<<<<

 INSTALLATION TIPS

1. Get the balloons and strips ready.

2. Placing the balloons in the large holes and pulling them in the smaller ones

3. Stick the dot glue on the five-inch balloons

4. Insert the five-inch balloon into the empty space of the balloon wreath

>>>>

__Your task__. For the records above, state how many lines include "balloons", giving no more than the number.

__Solution for this problem__. 3